TASK TO COMPLETE:
Without any pictures, restate the full set of records below exactly.

EXCERPTED DATA:

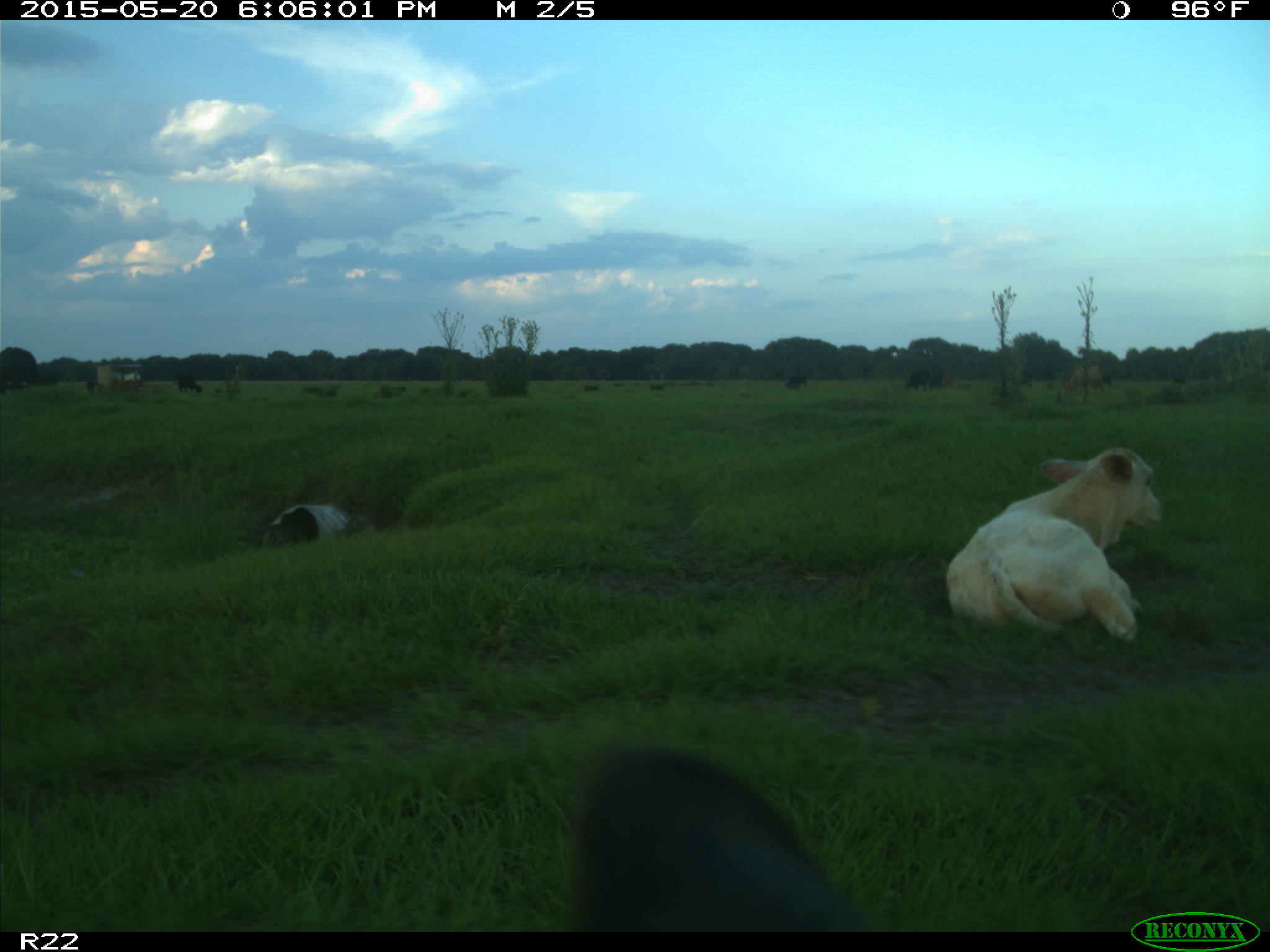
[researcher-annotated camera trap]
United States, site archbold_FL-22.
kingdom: Animalia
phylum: Chordata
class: Mammalia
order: Artiodactyla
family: Bovidae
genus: Bos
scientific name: Bos taurus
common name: domestic cow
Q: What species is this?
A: Bos taurus (domestic cow).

SOLVED PROBLEM:
[researcher-annotated camera trap]
United States, site archbold_FL-22.
kingdom: Animalia
phylum: Chordata
class: Mammalia
order: Artiodactyla
family: Bovidae
genus: Bos
scientific name: Bos taurus
common name: domestic cow
Q: What species is this?
A: Bos taurus (domestic cow).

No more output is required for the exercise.